BRIEF 1
Transcribe the passage on writing systems from "Just like letters" up to and including "called a syllabary.".
BRIEF 2
List the components that the passage on writing systems says make up the Japanese writing system.
======== SELECTED EXTRACT
The Writing System

Have you realized that the English writing system has 4 different “alphabets?” Not only are there the standard vs. cursive systems, but the difference between upper and lower case letters is quite significant as well. Think about it. The letter G looks absolutely nothing like the letter g, but they are both the same. Also, many people have a difficult time reading cursive handwriting even though it’s taught in school. I wonder if foreign textbooks explain this.

Well, now it shouldn’t be so surprising to hear that Japanese has three “alphabets.” The Japanese writing system consists of hiragana, katakana, and kanji. Hiragana and katakana are special. As a beginner, you can think of them like upper vs. lower case letters in English, even though this isn’t proper. They are part of a group called kana.

Just like letters in the English alphabet, each kana represents a specific sound. When we see the letter T, we can almost feel the tips of our tongues press against the roofs of our mouths because that’s what a letter does; it tells you which sound to make with your mouth. Kana aren’t exactly “letters,” though. They are actually syllables. For example, a common greeting is written “yo” in English. The phrase “yo yo yo” has three syllables, but it takes six letters to write it. Well, kana are unique in that they combine consonants and vowels into one character, so “yo” in English can be written with just one kana よ and “yo yo yo” would be written よよよ

This means that each kana actually represents one syllable and, as a writing system, it is not actually an alphabet; it’s called a syllabary.
================
======== ENTRIES SUPPLIED
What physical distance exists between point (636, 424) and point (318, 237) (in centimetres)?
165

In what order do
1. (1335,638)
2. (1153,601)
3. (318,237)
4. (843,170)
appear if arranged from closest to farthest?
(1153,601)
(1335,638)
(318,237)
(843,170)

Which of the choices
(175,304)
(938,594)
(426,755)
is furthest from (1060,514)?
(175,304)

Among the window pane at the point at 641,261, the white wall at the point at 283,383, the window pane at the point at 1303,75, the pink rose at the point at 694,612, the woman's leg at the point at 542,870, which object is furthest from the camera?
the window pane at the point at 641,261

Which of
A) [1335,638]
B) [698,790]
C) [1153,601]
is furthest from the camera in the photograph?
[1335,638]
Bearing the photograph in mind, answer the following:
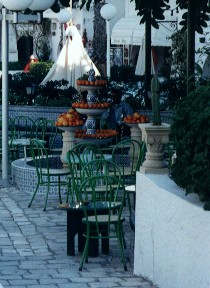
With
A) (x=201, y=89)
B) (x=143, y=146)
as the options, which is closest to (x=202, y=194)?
(x=201, y=89)

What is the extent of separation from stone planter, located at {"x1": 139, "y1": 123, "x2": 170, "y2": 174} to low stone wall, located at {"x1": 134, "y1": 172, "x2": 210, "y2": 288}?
0.10m

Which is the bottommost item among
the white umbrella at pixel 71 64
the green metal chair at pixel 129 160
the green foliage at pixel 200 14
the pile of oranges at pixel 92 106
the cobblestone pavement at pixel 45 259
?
the cobblestone pavement at pixel 45 259

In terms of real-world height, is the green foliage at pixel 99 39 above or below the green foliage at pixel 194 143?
above

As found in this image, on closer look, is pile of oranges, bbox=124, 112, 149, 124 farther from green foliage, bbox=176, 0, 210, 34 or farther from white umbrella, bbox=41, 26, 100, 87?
white umbrella, bbox=41, 26, 100, 87

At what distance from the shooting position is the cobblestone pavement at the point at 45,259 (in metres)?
9.63

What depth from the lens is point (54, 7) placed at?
16.9 metres

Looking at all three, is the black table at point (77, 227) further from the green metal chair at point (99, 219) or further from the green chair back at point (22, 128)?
the green chair back at point (22, 128)

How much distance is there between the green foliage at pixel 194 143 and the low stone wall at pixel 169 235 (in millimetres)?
160

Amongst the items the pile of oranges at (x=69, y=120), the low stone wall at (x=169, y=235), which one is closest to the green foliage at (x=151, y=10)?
the pile of oranges at (x=69, y=120)

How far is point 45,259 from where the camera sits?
10.7 m

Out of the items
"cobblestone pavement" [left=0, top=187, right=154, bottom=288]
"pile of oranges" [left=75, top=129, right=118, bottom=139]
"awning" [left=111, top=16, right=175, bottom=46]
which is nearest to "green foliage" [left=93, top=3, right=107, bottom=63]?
"awning" [left=111, top=16, right=175, bottom=46]

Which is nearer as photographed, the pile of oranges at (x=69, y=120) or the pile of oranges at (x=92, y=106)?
the pile of oranges at (x=69, y=120)

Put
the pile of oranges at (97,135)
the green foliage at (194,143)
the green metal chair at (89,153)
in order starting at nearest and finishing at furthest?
the green foliage at (194,143) < the green metal chair at (89,153) < the pile of oranges at (97,135)

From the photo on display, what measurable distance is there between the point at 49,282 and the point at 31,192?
559cm
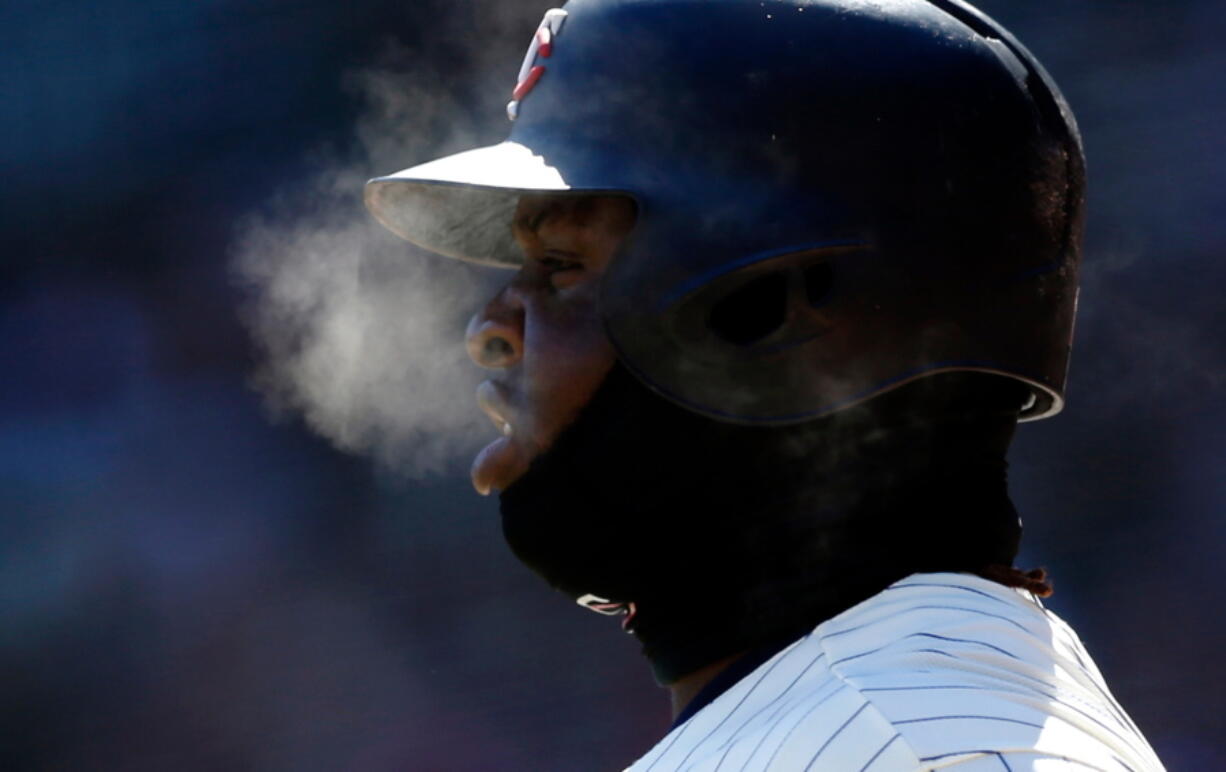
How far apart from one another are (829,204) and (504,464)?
48cm

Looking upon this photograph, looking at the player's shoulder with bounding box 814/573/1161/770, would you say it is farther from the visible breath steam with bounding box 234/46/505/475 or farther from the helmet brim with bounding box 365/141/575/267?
the visible breath steam with bounding box 234/46/505/475

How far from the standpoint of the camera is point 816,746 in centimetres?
127

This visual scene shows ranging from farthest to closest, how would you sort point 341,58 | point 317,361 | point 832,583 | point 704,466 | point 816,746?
point 341,58
point 317,361
point 704,466
point 832,583
point 816,746

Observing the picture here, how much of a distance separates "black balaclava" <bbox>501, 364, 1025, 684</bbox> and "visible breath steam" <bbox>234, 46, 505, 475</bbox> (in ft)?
4.83

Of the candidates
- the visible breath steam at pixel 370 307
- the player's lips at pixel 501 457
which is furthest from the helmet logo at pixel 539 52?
the visible breath steam at pixel 370 307

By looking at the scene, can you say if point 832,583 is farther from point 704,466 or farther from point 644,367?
point 644,367

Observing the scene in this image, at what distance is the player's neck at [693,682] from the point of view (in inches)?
66.4

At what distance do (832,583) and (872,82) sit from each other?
0.58m

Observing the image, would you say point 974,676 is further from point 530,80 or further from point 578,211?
point 530,80

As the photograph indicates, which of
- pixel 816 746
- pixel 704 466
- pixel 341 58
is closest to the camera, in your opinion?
pixel 816 746

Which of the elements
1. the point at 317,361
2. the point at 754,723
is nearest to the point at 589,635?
the point at 317,361

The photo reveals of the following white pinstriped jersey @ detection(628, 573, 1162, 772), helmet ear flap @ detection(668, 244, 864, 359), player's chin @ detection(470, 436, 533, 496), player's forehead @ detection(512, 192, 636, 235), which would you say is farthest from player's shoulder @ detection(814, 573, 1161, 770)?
player's forehead @ detection(512, 192, 636, 235)

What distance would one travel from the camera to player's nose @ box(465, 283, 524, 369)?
1.82 meters

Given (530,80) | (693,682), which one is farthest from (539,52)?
(693,682)
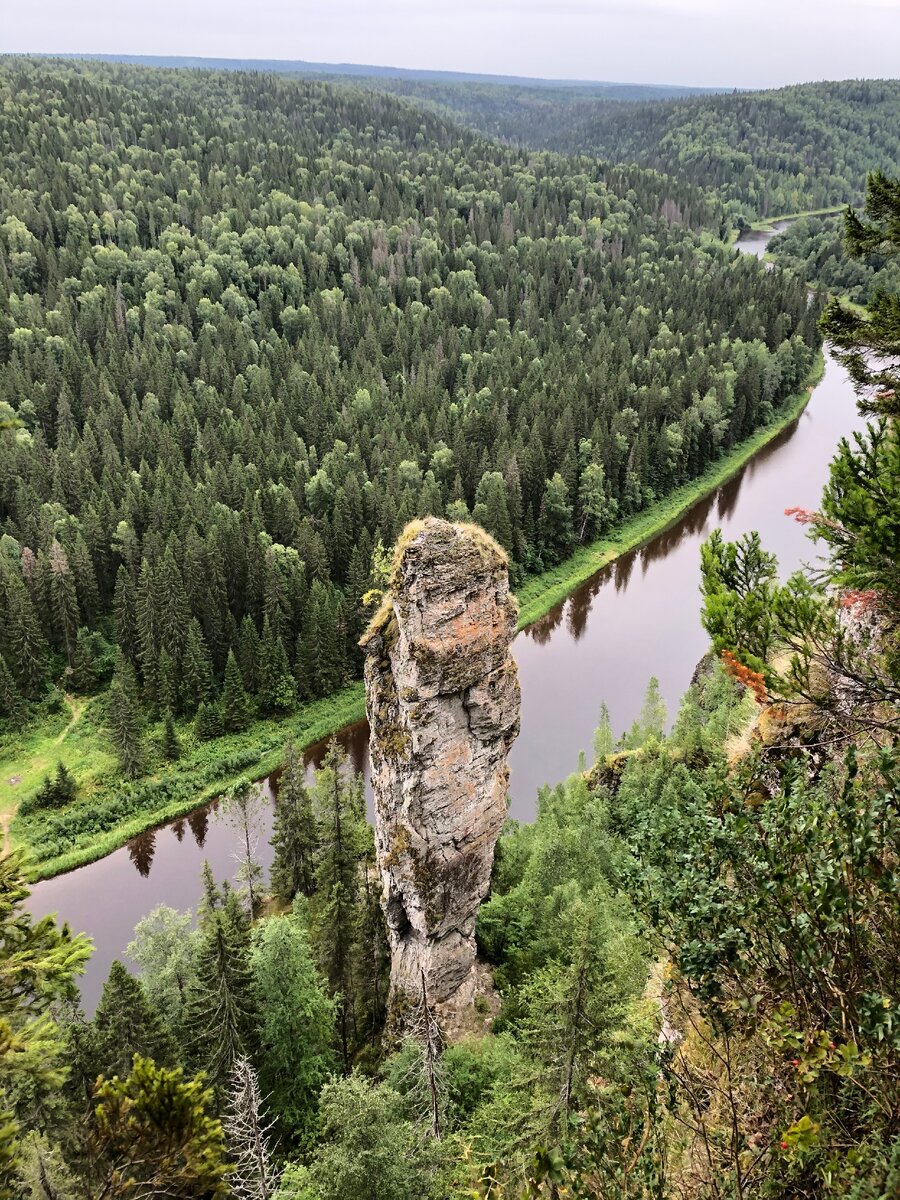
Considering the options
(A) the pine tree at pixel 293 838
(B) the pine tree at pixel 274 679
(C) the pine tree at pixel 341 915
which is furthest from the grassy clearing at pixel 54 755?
(C) the pine tree at pixel 341 915

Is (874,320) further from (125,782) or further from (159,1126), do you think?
(125,782)

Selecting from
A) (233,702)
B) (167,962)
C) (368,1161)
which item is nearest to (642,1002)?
(368,1161)

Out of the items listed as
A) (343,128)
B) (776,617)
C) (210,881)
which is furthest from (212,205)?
(776,617)

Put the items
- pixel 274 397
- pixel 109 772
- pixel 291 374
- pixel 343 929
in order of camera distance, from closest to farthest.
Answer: pixel 343 929 → pixel 109 772 → pixel 274 397 → pixel 291 374

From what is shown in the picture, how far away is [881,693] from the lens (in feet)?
33.3

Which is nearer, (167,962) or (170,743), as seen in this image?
(167,962)

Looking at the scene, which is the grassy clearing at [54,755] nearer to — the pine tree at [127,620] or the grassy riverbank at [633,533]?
the pine tree at [127,620]

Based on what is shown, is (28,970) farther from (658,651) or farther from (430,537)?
(658,651)

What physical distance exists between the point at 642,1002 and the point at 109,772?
37592mm

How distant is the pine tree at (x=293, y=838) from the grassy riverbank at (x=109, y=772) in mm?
11005

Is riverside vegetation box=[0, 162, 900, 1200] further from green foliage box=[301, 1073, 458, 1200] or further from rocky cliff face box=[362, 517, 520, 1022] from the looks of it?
rocky cliff face box=[362, 517, 520, 1022]

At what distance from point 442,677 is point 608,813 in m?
13.9

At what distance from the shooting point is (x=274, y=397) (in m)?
89.1

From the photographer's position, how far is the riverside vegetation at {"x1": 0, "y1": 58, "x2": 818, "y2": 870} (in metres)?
51.3
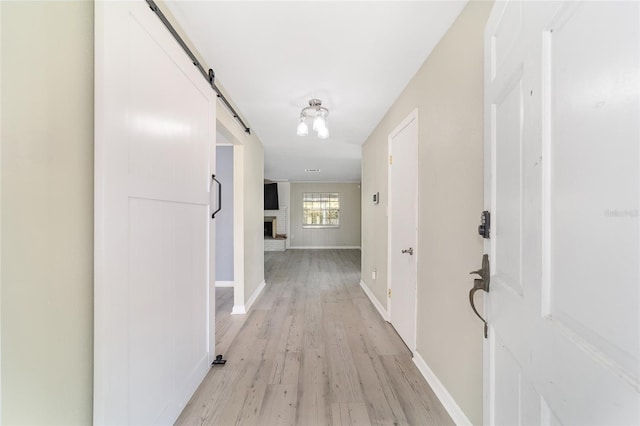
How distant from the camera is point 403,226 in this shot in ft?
7.69

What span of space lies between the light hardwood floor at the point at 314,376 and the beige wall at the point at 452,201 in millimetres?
272

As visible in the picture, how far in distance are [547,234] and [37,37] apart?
1.44 meters

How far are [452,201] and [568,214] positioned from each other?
1.07 metres

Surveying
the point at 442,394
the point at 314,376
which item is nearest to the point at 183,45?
the point at 314,376

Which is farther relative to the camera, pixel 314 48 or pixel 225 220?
pixel 225 220

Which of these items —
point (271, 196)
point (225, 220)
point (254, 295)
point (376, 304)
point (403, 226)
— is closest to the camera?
point (403, 226)

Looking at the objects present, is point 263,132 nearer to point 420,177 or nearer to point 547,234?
point 420,177

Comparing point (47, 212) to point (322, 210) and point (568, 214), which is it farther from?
point (322, 210)

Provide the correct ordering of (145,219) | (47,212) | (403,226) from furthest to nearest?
(403,226)
(145,219)
(47,212)

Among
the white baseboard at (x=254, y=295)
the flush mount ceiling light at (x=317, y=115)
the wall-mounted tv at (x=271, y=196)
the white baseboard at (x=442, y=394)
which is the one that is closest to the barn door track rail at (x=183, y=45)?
the flush mount ceiling light at (x=317, y=115)

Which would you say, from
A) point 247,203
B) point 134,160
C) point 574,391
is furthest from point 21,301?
point 247,203

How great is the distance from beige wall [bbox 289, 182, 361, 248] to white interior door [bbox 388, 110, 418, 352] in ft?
20.4

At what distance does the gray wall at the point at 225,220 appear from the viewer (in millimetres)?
4121

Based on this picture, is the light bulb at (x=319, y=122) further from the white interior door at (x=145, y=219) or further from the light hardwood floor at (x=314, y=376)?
the light hardwood floor at (x=314, y=376)
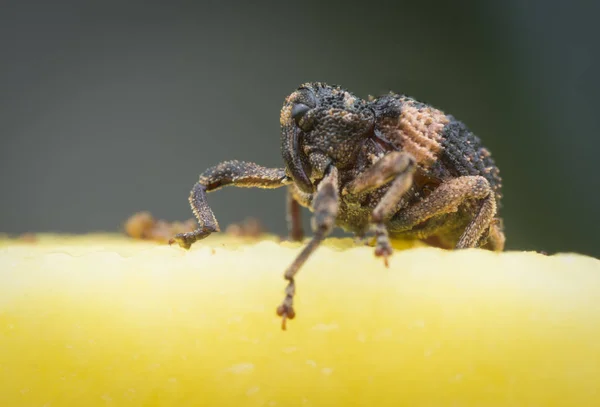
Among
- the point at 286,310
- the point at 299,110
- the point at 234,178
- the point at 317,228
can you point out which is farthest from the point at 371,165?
the point at 286,310

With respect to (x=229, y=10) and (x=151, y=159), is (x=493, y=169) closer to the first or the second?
(x=229, y=10)

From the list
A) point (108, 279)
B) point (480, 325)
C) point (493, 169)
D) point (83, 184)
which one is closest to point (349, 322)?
point (480, 325)

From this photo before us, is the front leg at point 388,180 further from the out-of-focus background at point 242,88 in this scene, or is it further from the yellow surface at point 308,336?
the out-of-focus background at point 242,88

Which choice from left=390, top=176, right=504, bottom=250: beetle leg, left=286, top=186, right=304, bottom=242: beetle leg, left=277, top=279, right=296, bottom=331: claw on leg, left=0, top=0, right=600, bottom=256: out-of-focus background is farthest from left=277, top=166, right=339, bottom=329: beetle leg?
left=0, top=0, right=600, bottom=256: out-of-focus background

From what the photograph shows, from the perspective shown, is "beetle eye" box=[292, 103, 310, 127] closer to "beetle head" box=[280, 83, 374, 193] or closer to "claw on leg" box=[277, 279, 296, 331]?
"beetle head" box=[280, 83, 374, 193]

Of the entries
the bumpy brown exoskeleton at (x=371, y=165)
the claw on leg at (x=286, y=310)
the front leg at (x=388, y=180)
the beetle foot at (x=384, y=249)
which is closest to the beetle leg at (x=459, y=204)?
the bumpy brown exoskeleton at (x=371, y=165)

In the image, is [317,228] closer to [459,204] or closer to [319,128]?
[319,128]
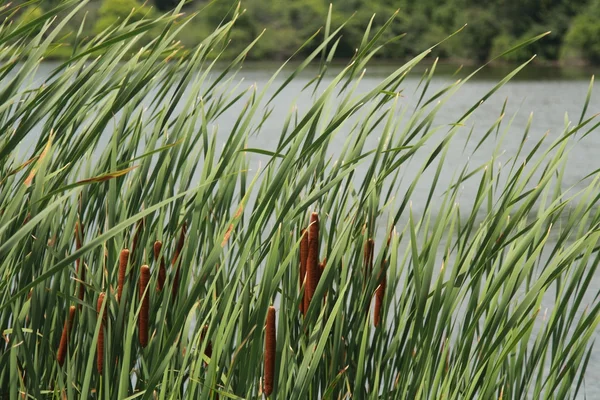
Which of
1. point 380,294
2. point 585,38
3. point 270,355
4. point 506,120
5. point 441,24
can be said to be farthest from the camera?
point 441,24

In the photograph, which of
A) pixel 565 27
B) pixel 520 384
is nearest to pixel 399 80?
pixel 520 384

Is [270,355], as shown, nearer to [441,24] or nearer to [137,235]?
[137,235]

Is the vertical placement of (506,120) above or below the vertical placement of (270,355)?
above

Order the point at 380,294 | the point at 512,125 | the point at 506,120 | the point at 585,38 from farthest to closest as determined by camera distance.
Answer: the point at 585,38 < the point at 506,120 < the point at 512,125 < the point at 380,294

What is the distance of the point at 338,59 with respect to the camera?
45125 millimetres

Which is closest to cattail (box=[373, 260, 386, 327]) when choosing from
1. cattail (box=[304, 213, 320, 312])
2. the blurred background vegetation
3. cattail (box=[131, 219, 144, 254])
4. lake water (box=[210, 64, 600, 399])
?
cattail (box=[304, 213, 320, 312])

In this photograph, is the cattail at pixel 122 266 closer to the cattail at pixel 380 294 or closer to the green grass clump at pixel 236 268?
the green grass clump at pixel 236 268

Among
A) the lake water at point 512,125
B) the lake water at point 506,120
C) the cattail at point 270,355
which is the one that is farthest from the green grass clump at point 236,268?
the lake water at point 506,120

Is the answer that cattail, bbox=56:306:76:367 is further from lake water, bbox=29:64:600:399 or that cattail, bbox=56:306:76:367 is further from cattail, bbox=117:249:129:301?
lake water, bbox=29:64:600:399

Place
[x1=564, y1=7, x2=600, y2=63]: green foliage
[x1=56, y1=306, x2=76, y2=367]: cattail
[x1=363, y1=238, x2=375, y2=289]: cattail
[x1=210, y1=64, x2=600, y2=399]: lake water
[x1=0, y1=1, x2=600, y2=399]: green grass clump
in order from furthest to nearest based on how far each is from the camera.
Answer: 1. [x1=564, y1=7, x2=600, y2=63]: green foliage
2. [x1=210, y1=64, x2=600, y2=399]: lake water
3. [x1=363, y1=238, x2=375, y2=289]: cattail
4. [x1=56, y1=306, x2=76, y2=367]: cattail
5. [x1=0, y1=1, x2=600, y2=399]: green grass clump

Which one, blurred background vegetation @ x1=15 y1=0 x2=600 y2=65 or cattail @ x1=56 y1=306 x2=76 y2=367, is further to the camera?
blurred background vegetation @ x1=15 y1=0 x2=600 y2=65

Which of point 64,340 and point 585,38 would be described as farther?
point 585,38

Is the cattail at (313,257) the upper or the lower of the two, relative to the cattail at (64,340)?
upper

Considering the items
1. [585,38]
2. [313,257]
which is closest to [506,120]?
[585,38]
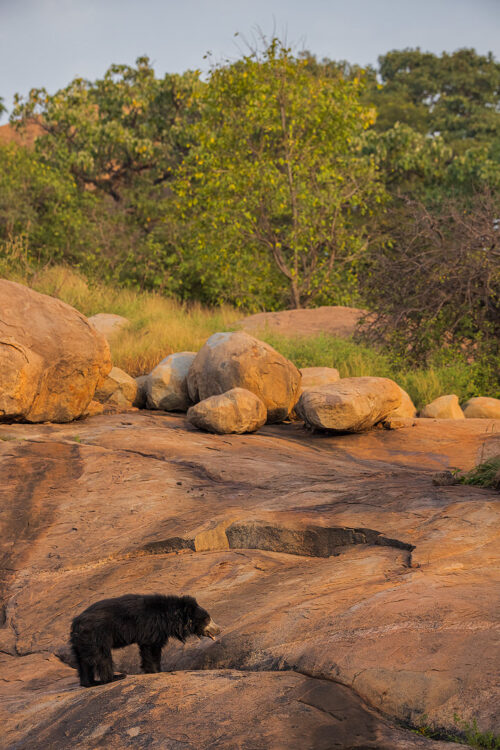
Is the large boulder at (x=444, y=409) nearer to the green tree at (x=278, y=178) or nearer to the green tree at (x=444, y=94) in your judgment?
the green tree at (x=278, y=178)

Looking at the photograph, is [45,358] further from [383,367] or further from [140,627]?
[383,367]

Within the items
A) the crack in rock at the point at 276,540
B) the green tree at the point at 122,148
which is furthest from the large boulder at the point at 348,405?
the green tree at the point at 122,148

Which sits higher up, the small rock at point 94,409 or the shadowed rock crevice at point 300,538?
the small rock at point 94,409

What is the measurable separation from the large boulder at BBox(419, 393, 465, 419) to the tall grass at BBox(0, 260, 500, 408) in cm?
77

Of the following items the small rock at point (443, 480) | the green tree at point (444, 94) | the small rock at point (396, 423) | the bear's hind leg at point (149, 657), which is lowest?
the bear's hind leg at point (149, 657)

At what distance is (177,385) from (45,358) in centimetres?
214

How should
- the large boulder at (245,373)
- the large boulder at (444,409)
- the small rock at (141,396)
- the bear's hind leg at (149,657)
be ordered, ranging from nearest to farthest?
the bear's hind leg at (149,657)
the large boulder at (245,373)
the large boulder at (444,409)
the small rock at (141,396)

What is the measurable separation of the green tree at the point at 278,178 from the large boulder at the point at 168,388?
================
RESULT 1
Just like letters in the English alphabet, each kana represents a specific sound. When we see the letter T, we can almost feel the tips of our tongues press against the roofs of our mouths because that’s what a letter does; it tells you which sound to make with your mouth. Kana aren’t exactly “letters,” though. They are actually syllables. For example, a common greeting is written “yo” in English. The phrase “yo yo yo” has three syllables, but it takes six letters to write it. Well, kana are unique in that they combine consonants and vowels into one character, so “yo” in English can be written with just one kana よ and “yo yo yo” would be written よよよ

This means that each kana actually represents one syllable and, as a writing system, it is not actually an alphabet; it’s called a syllabary.

RESULT 2
Hiragana, katakana, and kanji.